Passives accounted for around a tenth of the total, compared to about one-fifth of conventional funds. “We do not necessarily expect that market share for passives to increase beyond that level,” neither with new nor repurposed funds, said Ms Bioy.
Targeting higher-hanging fruit
Complacency is a risk, warned the subsequent panel which discussed “Distributing ESG and impact investment solutions: do old recipes still work?” According to Stéphane Corsaletti Chief Investment Officer of distribution platform Allfunds: “recent growth of ESG products has been mostly from a supply effect whereby distributors put these products on their shelves, and this creates demand.”
“The next step is distributors taking ownership of assessing the ESG nature of the product that they're selling,” he added. For example, Allfunds make ESG data from a range of sources available to clients to enable them to conduct their own research.
The asset manager's role
“We are an asset owner, and the challenge and necessity is to conduct due diligence to ensure good quality guardianship and stewardship,” said Micaela Forelli managing director, Europe of the asset manager M&G Investments. “So it's a matter of not only covering the basics, but also looking into adding value and explaining more,” she added.

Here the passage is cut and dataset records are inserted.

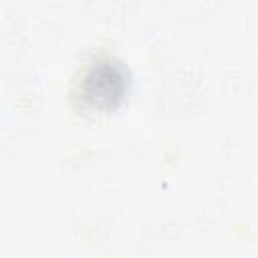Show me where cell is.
Masks as SVG:
<instances>
[{
    "label": "cell",
    "mask_w": 258,
    "mask_h": 258,
    "mask_svg": "<svg viewBox=\"0 0 258 258\" xmlns=\"http://www.w3.org/2000/svg\"><path fill=\"white\" fill-rule=\"evenodd\" d=\"M87 99H93L95 103H111L123 93V77L111 67V62H101L95 69H91L87 81Z\"/></svg>",
    "instance_id": "1"
}]
</instances>
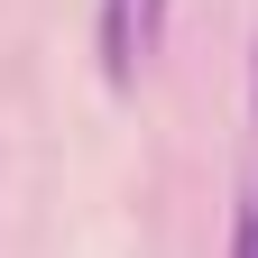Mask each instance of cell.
<instances>
[{"label": "cell", "instance_id": "1", "mask_svg": "<svg viewBox=\"0 0 258 258\" xmlns=\"http://www.w3.org/2000/svg\"><path fill=\"white\" fill-rule=\"evenodd\" d=\"M102 74L129 92V74H139V55H129V0H102Z\"/></svg>", "mask_w": 258, "mask_h": 258}, {"label": "cell", "instance_id": "2", "mask_svg": "<svg viewBox=\"0 0 258 258\" xmlns=\"http://www.w3.org/2000/svg\"><path fill=\"white\" fill-rule=\"evenodd\" d=\"M231 258H258V203H240V231H231Z\"/></svg>", "mask_w": 258, "mask_h": 258}, {"label": "cell", "instance_id": "3", "mask_svg": "<svg viewBox=\"0 0 258 258\" xmlns=\"http://www.w3.org/2000/svg\"><path fill=\"white\" fill-rule=\"evenodd\" d=\"M148 10H166V0H148Z\"/></svg>", "mask_w": 258, "mask_h": 258}]
</instances>
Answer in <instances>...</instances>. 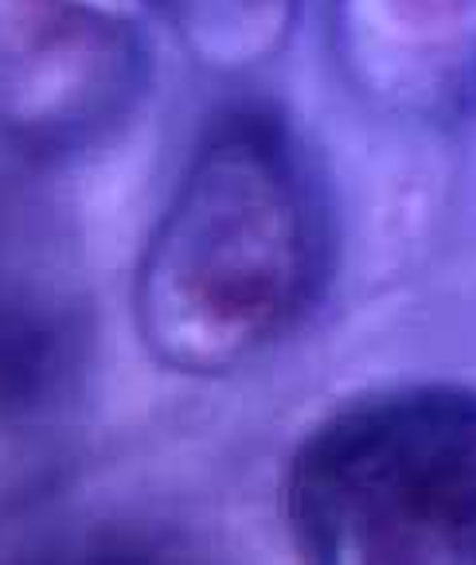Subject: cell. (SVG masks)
Masks as SVG:
<instances>
[{
	"instance_id": "obj_2",
	"label": "cell",
	"mask_w": 476,
	"mask_h": 565,
	"mask_svg": "<svg viewBox=\"0 0 476 565\" xmlns=\"http://www.w3.org/2000/svg\"><path fill=\"white\" fill-rule=\"evenodd\" d=\"M285 523L320 565H476V394H379L320 422Z\"/></svg>"
},
{
	"instance_id": "obj_1",
	"label": "cell",
	"mask_w": 476,
	"mask_h": 565,
	"mask_svg": "<svg viewBox=\"0 0 476 565\" xmlns=\"http://www.w3.org/2000/svg\"><path fill=\"white\" fill-rule=\"evenodd\" d=\"M325 211L269 117H231L195 152L137 269V324L180 374H226L282 340L325 274Z\"/></svg>"
}]
</instances>
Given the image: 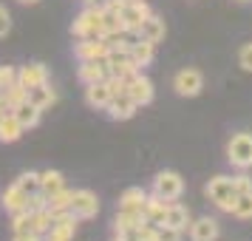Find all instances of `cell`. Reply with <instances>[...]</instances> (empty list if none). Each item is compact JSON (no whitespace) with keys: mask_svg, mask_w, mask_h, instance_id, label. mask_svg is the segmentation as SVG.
Wrapping results in <instances>:
<instances>
[{"mask_svg":"<svg viewBox=\"0 0 252 241\" xmlns=\"http://www.w3.org/2000/svg\"><path fill=\"white\" fill-rule=\"evenodd\" d=\"M227 159H229L232 168H238V171H250L252 168V134L241 131V134H235V137L229 139Z\"/></svg>","mask_w":252,"mask_h":241,"instance_id":"obj_1","label":"cell"},{"mask_svg":"<svg viewBox=\"0 0 252 241\" xmlns=\"http://www.w3.org/2000/svg\"><path fill=\"white\" fill-rule=\"evenodd\" d=\"M207 196L216 202L221 210H232V202H235V179L232 176H213L210 184H207Z\"/></svg>","mask_w":252,"mask_h":241,"instance_id":"obj_2","label":"cell"},{"mask_svg":"<svg viewBox=\"0 0 252 241\" xmlns=\"http://www.w3.org/2000/svg\"><path fill=\"white\" fill-rule=\"evenodd\" d=\"M71 34L88 40V37H102V9H85V12L74 20Z\"/></svg>","mask_w":252,"mask_h":241,"instance_id":"obj_3","label":"cell"},{"mask_svg":"<svg viewBox=\"0 0 252 241\" xmlns=\"http://www.w3.org/2000/svg\"><path fill=\"white\" fill-rule=\"evenodd\" d=\"M153 193L161 196L164 202H176L184 193V179L176 171H161L153 179Z\"/></svg>","mask_w":252,"mask_h":241,"instance_id":"obj_4","label":"cell"},{"mask_svg":"<svg viewBox=\"0 0 252 241\" xmlns=\"http://www.w3.org/2000/svg\"><path fill=\"white\" fill-rule=\"evenodd\" d=\"M68 213L74 218H94L99 213V199H96V193H91V190H74Z\"/></svg>","mask_w":252,"mask_h":241,"instance_id":"obj_5","label":"cell"},{"mask_svg":"<svg viewBox=\"0 0 252 241\" xmlns=\"http://www.w3.org/2000/svg\"><path fill=\"white\" fill-rule=\"evenodd\" d=\"M150 6L145 3V0H125L122 3V9H119V20H122V26H125L127 32H136L139 26H142V20L145 17H150Z\"/></svg>","mask_w":252,"mask_h":241,"instance_id":"obj_6","label":"cell"},{"mask_svg":"<svg viewBox=\"0 0 252 241\" xmlns=\"http://www.w3.org/2000/svg\"><path fill=\"white\" fill-rule=\"evenodd\" d=\"M173 88H176L179 97H198L201 88H204V77H201V71L198 69H184V71L176 74Z\"/></svg>","mask_w":252,"mask_h":241,"instance_id":"obj_7","label":"cell"},{"mask_svg":"<svg viewBox=\"0 0 252 241\" xmlns=\"http://www.w3.org/2000/svg\"><path fill=\"white\" fill-rule=\"evenodd\" d=\"M125 91L136 105H150L153 103V82H150L142 71H136V74L125 82Z\"/></svg>","mask_w":252,"mask_h":241,"instance_id":"obj_8","label":"cell"},{"mask_svg":"<svg viewBox=\"0 0 252 241\" xmlns=\"http://www.w3.org/2000/svg\"><path fill=\"white\" fill-rule=\"evenodd\" d=\"M74 230H77V218L71 213H60V216H54L51 227L46 230V239L43 241H71L74 239Z\"/></svg>","mask_w":252,"mask_h":241,"instance_id":"obj_9","label":"cell"},{"mask_svg":"<svg viewBox=\"0 0 252 241\" xmlns=\"http://www.w3.org/2000/svg\"><path fill=\"white\" fill-rule=\"evenodd\" d=\"M136 108L139 105L127 97V91H119L111 97V103L105 105V111L111 114V119H130V116L136 114Z\"/></svg>","mask_w":252,"mask_h":241,"instance_id":"obj_10","label":"cell"},{"mask_svg":"<svg viewBox=\"0 0 252 241\" xmlns=\"http://www.w3.org/2000/svg\"><path fill=\"white\" fill-rule=\"evenodd\" d=\"M17 82L23 85L26 91H29V88H34V85H43V82H48V69L43 66V63L23 66V69L17 71Z\"/></svg>","mask_w":252,"mask_h":241,"instance_id":"obj_11","label":"cell"},{"mask_svg":"<svg viewBox=\"0 0 252 241\" xmlns=\"http://www.w3.org/2000/svg\"><path fill=\"white\" fill-rule=\"evenodd\" d=\"M108 54V43H105V37H88V40H80L77 43V57L82 60H105Z\"/></svg>","mask_w":252,"mask_h":241,"instance_id":"obj_12","label":"cell"},{"mask_svg":"<svg viewBox=\"0 0 252 241\" xmlns=\"http://www.w3.org/2000/svg\"><path fill=\"white\" fill-rule=\"evenodd\" d=\"M139 40H148V43H161L164 40V20L161 17H156V14H150V17H145L142 20V26L136 29Z\"/></svg>","mask_w":252,"mask_h":241,"instance_id":"obj_13","label":"cell"},{"mask_svg":"<svg viewBox=\"0 0 252 241\" xmlns=\"http://www.w3.org/2000/svg\"><path fill=\"white\" fill-rule=\"evenodd\" d=\"M111 97H114V91H111V85H108V80H99V82H91L88 88H85V103L91 105V108H102L111 103Z\"/></svg>","mask_w":252,"mask_h":241,"instance_id":"obj_14","label":"cell"},{"mask_svg":"<svg viewBox=\"0 0 252 241\" xmlns=\"http://www.w3.org/2000/svg\"><path fill=\"white\" fill-rule=\"evenodd\" d=\"M167 207H170V202H164L161 196H148L145 199V207H142V216H145V221L148 224H161L164 221V213H167Z\"/></svg>","mask_w":252,"mask_h":241,"instance_id":"obj_15","label":"cell"},{"mask_svg":"<svg viewBox=\"0 0 252 241\" xmlns=\"http://www.w3.org/2000/svg\"><path fill=\"white\" fill-rule=\"evenodd\" d=\"M190 239L193 241H216L218 239V221L216 218H198V221H190Z\"/></svg>","mask_w":252,"mask_h":241,"instance_id":"obj_16","label":"cell"},{"mask_svg":"<svg viewBox=\"0 0 252 241\" xmlns=\"http://www.w3.org/2000/svg\"><path fill=\"white\" fill-rule=\"evenodd\" d=\"M80 80L85 82V85L99 82V80H108V66H105V60H82Z\"/></svg>","mask_w":252,"mask_h":241,"instance_id":"obj_17","label":"cell"},{"mask_svg":"<svg viewBox=\"0 0 252 241\" xmlns=\"http://www.w3.org/2000/svg\"><path fill=\"white\" fill-rule=\"evenodd\" d=\"M161 224H167V227L173 230H187L190 227V210L184 205H176V202H170V207H167V213H164V221Z\"/></svg>","mask_w":252,"mask_h":241,"instance_id":"obj_18","label":"cell"},{"mask_svg":"<svg viewBox=\"0 0 252 241\" xmlns=\"http://www.w3.org/2000/svg\"><path fill=\"white\" fill-rule=\"evenodd\" d=\"M32 105H37L40 111H46V108H51V105L57 103V94H54V88L48 85V82H43V85H34V88H29V97H26Z\"/></svg>","mask_w":252,"mask_h":241,"instance_id":"obj_19","label":"cell"},{"mask_svg":"<svg viewBox=\"0 0 252 241\" xmlns=\"http://www.w3.org/2000/svg\"><path fill=\"white\" fill-rule=\"evenodd\" d=\"M127 54H130V60H133L136 69H145V66H150V60H153V43L136 37V40L130 43V48H127Z\"/></svg>","mask_w":252,"mask_h":241,"instance_id":"obj_20","label":"cell"},{"mask_svg":"<svg viewBox=\"0 0 252 241\" xmlns=\"http://www.w3.org/2000/svg\"><path fill=\"white\" fill-rule=\"evenodd\" d=\"M12 114H14V119L20 122V128H23V131H29V128H34L37 122H40V108H37V105H32L29 100L17 105V108H14Z\"/></svg>","mask_w":252,"mask_h":241,"instance_id":"obj_21","label":"cell"},{"mask_svg":"<svg viewBox=\"0 0 252 241\" xmlns=\"http://www.w3.org/2000/svg\"><path fill=\"white\" fill-rule=\"evenodd\" d=\"M20 137H23V128H20V122L14 119L12 111H6V114L0 116V142H17Z\"/></svg>","mask_w":252,"mask_h":241,"instance_id":"obj_22","label":"cell"},{"mask_svg":"<svg viewBox=\"0 0 252 241\" xmlns=\"http://www.w3.org/2000/svg\"><path fill=\"white\" fill-rule=\"evenodd\" d=\"M26 202H29V196L17 187V184H12V187H6V193H3V207L9 210V213H20V210H26Z\"/></svg>","mask_w":252,"mask_h":241,"instance_id":"obj_23","label":"cell"},{"mask_svg":"<svg viewBox=\"0 0 252 241\" xmlns=\"http://www.w3.org/2000/svg\"><path fill=\"white\" fill-rule=\"evenodd\" d=\"M65 187V179H63V173L60 171H46V173H40V193L46 196H54L57 190H63Z\"/></svg>","mask_w":252,"mask_h":241,"instance_id":"obj_24","label":"cell"},{"mask_svg":"<svg viewBox=\"0 0 252 241\" xmlns=\"http://www.w3.org/2000/svg\"><path fill=\"white\" fill-rule=\"evenodd\" d=\"M145 199H148V193L142 187H127L125 193L119 196V210H142Z\"/></svg>","mask_w":252,"mask_h":241,"instance_id":"obj_25","label":"cell"},{"mask_svg":"<svg viewBox=\"0 0 252 241\" xmlns=\"http://www.w3.org/2000/svg\"><path fill=\"white\" fill-rule=\"evenodd\" d=\"M26 97H29V91H26L20 82H12L6 91L0 94V100H3V108H6V111H14L20 103H26Z\"/></svg>","mask_w":252,"mask_h":241,"instance_id":"obj_26","label":"cell"},{"mask_svg":"<svg viewBox=\"0 0 252 241\" xmlns=\"http://www.w3.org/2000/svg\"><path fill=\"white\" fill-rule=\"evenodd\" d=\"M142 224H145L142 210H119V213H116V233H122V230H133V227H142Z\"/></svg>","mask_w":252,"mask_h":241,"instance_id":"obj_27","label":"cell"},{"mask_svg":"<svg viewBox=\"0 0 252 241\" xmlns=\"http://www.w3.org/2000/svg\"><path fill=\"white\" fill-rule=\"evenodd\" d=\"M71 196H74V190H57L54 196H48L46 199V207L54 213V216H60V213H68V205H71Z\"/></svg>","mask_w":252,"mask_h":241,"instance_id":"obj_28","label":"cell"},{"mask_svg":"<svg viewBox=\"0 0 252 241\" xmlns=\"http://www.w3.org/2000/svg\"><path fill=\"white\" fill-rule=\"evenodd\" d=\"M235 218H252V193H238L229 210Z\"/></svg>","mask_w":252,"mask_h":241,"instance_id":"obj_29","label":"cell"},{"mask_svg":"<svg viewBox=\"0 0 252 241\" xmlns=\"http://www.w3.org/2000/svg\"><path fill=\"white\" fill-rule=\"evenodd\" d=\"M14 184H17L26 196H34V193H40V173L29 171V173H23V176H20Z\"/></svg>","mask_w":252,"mask_h":241,"instance_id":"obj_30","label":"cell"},{"mask_svg":"<svg viewBox=\"0 0 252 241\" xmlns=\"http://www.w3.org/2000/svg\"><path fill=\"white\" fill-rule=\"evenodd\" d=\"M156 241H182V230H173L167 224H156Z\"/></svg>","mask_w":252,"mask_h":241,"instance_id":"obj_31","label":"cell"},{"mask_svg":"<svg viewBox=\"0 0 252 241\" xmlns=\"http://www.w3.org/2000/svg\"><path fill=\"white\" fill-rule=\"evenodd\" d=\"M238 66L244 71H250V74H252V43H247V46L238 51Z\"/></svg>","mask_w":252,"mask_h":241,"instance_id":"obj_32","label":"cell"},{"mask_svg":"<svg viewBox=\"0 0 252 241\" xmlns=\"http://www.w3.org/2000/svg\"><path fill=\"white\" fill-rule=\"evenodd\" d=\"M9 32H12V14L6 6H0V37H6Z\"/></svg>","mask_w":252,"mask_h":241,"instance_id":"obj_33","label":"cell"},{"mask_svg":"<svg viewBox=\"0 0 252 241\" xmlns=\"http://www.w3.org/2000/svg\"><path fill=\"white\" fill-rule=\"evenodd\" d=\"M235 179V193H252V179L247 173H241V176H232Z\"/></svg>","mask_w":252,"mask_h":241,"instance_id":"obj_34","label":"cell"},{"mask_svg":"<svg viewBox=\"0 0 252 241\" xmlns=\"http://www.w3.org/2000/svg\"><path fill=\"white\" fill-rule=\"evenodd\" d=\"M12 241H43V236L34 233V230H17Z\"/></svg>","mask_w":252,"mask_h":241,"instance_id":"obj_35","label":"cell"},{"mask_svg":"<svg viewBox=\"0 0 252 241\" xmlns=\"http://www.w3.org/2000/svg\"><path fill=\"white\" fill-rule=\"evenodd\" d=\"M139 241H156V224H142V230H139Z\"/></svg>","mask_w":252,"mask_h":241,"instance_id":"obj_36","label":"cell"},{"mask_svg":"<svg viewBox=\"0 0 252 241\" xmlns=\"http://www.w3.org/2000/svg\"><path fill=\"white\" fill-rule=\"evenodd\" d=\"M6 114V108H3V100H0V116Z\"/></svg>","mask_w":252,"mask_h":241,"instance_id":"obj_37","label":"cell"},{"mask_svg":"<svg viewBox=\"0 0 252 241\" xmlns=\"http://www.w3.org/2000/svg\"><path fill=\"white\" fill-rule=\"evenodd\" d=\"M20 3H37V0H20Z\"/></svg>","mask_w":252,"mask_h":241,"instance_id":"obj_38","label":"cell"},{"mask_svg":"<svg viewBox=\"0 0 252 241\" xmlns=\"http://www.w3.org/2000/svg\"><path fill=\"white\" fill-rule=\"evenodd\" d=\"M114 241H122V239H114Z\"/></svg>","mask_w":252,"mask_h":241,"instance_id":"obj_39","label":"cell"},{"mask_svg":"<svg viewBox=\"0 0 252 241\" xmlns=\"http://www.w3.org/2000/svg\"><path fill=\"white\" fill-rule=\"evenodd\" d=\"M244 3H250V0H244Z\"/></svg>","mask_w":252,"mask_h":241,"instance_id":"obj_40","label":"cell"}]
</instances>
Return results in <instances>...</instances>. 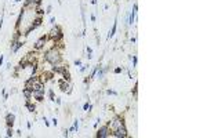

Here she sees a role for digital tools to report in a more precise and frequent manner about investments, augmented with data analytics.
Three market trends
Three trends are emerging in this space, said Campbell Fleming, chairman and director of impact investment platform The Big Exchange: asset managers will start to work more closely with legacy and challenger banks; trusted brand entrants (including the likes of retailers) are entering the market; and tokenisation of funds would increase access. “These trends are in the process of turning savers into investors,” he said.